Tra le “mission” delle linee guida del Piano Nazionale di Ripresa e Resilienza, che è il primo passo del progetto del governo italiano per utilizzare i 209 miliardi di euro delle risorse del Recovery Fund, al primo posto c’è la voce «digitalizzazione e innovazione». Per le aziende innovative e le startup italiane si prospetta un’inedita opportunità di crescita. Però le cose vanno fatte bene. «Anche l’approccio del decreto Rilancio alle imprese innovative era molto positivo, ponendo al centro l’investitore privato, ma purtroppo l’attuazione dei decreti ha modificato l’impostazione originaria con potenziali effetti sulla reale efficacia della misura. Inoltre, a causa delle lungaggini endemiche della macchina dello Stato, oggi l’Italia è l’unico Stato europeo in cui le startup non hanno ancora ricevuto un euro di finanziamento nell’ambito dei piani di rilancio» nota Francesco Cerruti, direttore generale di VC Hub Italia, associazione che rappresenta i gestori di fondi venture capital che operano in Italia e le principali startup innovative.
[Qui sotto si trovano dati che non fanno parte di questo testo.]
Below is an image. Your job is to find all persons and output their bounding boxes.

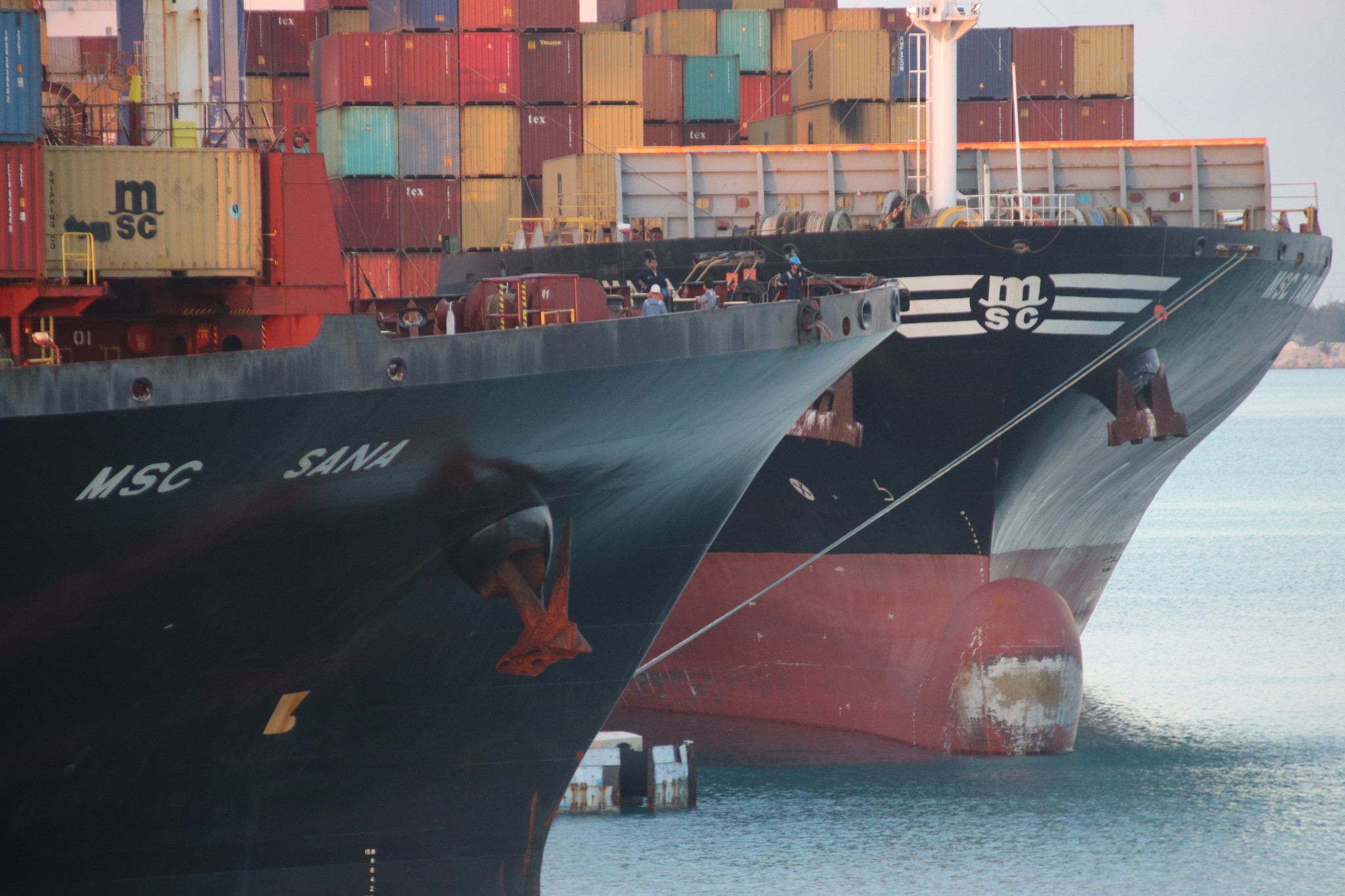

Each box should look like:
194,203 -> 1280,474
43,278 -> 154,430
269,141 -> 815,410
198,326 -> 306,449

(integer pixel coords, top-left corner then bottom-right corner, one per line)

Mercoledì scorso avete presentato le richieste delle startup italiane in audizione alla Commissione Attività Produttive della Camera. Che clima avete trovato?
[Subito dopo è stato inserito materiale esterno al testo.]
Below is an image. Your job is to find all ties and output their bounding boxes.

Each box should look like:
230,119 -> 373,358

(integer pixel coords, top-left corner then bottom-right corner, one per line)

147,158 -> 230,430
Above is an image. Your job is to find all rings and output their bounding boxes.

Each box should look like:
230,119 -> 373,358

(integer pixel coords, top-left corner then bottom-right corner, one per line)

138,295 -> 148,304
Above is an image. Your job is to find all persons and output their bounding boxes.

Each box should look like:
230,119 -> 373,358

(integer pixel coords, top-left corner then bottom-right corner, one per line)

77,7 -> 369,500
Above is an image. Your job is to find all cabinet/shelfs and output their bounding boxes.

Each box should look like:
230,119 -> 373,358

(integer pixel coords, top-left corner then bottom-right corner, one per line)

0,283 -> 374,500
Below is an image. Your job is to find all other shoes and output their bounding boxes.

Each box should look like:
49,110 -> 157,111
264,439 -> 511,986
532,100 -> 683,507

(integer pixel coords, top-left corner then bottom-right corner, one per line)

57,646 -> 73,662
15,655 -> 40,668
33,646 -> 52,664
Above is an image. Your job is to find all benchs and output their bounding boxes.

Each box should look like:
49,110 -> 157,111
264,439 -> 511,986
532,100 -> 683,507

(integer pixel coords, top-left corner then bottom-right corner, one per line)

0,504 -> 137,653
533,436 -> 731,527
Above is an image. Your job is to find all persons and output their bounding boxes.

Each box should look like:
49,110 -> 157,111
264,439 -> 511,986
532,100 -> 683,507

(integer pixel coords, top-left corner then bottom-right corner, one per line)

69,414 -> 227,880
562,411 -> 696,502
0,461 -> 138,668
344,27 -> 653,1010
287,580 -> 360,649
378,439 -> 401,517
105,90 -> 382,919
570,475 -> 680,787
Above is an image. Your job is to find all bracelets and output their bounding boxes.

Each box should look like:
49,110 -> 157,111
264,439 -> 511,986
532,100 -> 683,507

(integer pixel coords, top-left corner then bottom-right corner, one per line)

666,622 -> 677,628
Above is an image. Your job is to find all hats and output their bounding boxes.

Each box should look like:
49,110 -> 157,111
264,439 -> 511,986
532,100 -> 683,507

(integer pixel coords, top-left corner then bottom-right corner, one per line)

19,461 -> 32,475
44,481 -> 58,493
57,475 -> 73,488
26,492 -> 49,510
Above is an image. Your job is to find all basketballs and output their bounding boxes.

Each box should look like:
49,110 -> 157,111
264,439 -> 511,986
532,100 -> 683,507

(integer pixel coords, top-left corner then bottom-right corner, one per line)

A parole c’è un clima estremamente positivo. Tutto il piano Next Generation UE è centrato su ambiente, digitale e innovazione. Bisogna vedere come queste parole d’ordine saranno declinate. Per le startup abbiamo già evidenziato come storicamente in Italia si ritenga più opportuno introdurre aiuti quasi a pioggia piuttosto che privilegiare un aiuto concreto a quelle realtà che hanno il margine per crescere e per creare ricchezza e lavoro. Una eccessiva distribuzione delle risorse aumenta il rischio di frammentazione, con la conseguenza che non si riesce ad aiutare in modo significativo chi può fare il salto di qualità e che si finanziano imprese che non sono in ottima salute per cause che non c’entrano con il Covid.
Che cosa servirebbe alle startup italiane?
Noi abbiamo fatto tre proposte molto precise: il rafforzamento del tech transfer, con agevolazioni fiscali per chi investe, decide di stabilirsi lavorativamente e diffonde conoscenze in Italia; la creazione di una serie di Fondi di Fondi, a matrice pubblica ma a traino privato, per allocare in modo efficiente le risorse del Recovery Fund alle imprese innovative attive nelle aree da valorizzare; un rafforzamento del credito d’imposta per le imprese che fanno ricerca e sviluppo, così da sostenerle mentre portano avanti gli investimenti.
Sta nascendo una sorta di “fronte” delle imprese innovatrici nel nostro Paese?
Come VC Hub Italia abbiamo lanciato un interessante progetto che mette assieme gli attori del settore life science per arrivare a proposte concrete e realizzabili di modifica al sistema normativo che aiutino chi fa innovazione. Non possiamo rassegnarci al fatto che l’Italia investa 700 milioni all’anno in imprese innovative quando la Spagna investe 1,3 miliardi e la Francia 4,7. A meno che non accettiamo di essere un Paese di bassa Serie B sui temi dell’innovazione.
Le risorse del Recovery Fund sono davvero un’ultima chance?
Sì, non credo ci saranno altre opportunità simili per recuperare il nostro ritardo. Stiamo già sprecando le enormi risorse intellettuali del nostro Paese. Basti un esempio: poche settimane fa hanno assegnato le borse di ricerca dello European Research Council, la principale organizzazione europea di finanziamento alla ricerca. Su 436 borse solo 20 verranno spese in Italia contro le 88 della Germania. Eppure 53 borse sono andate a ricercatori italiani, che quindi nella stragrande maggioranza dei casi lavorano con successo a creare innovazione, ma lo fanno in altri Paesi dell’Unione Europea.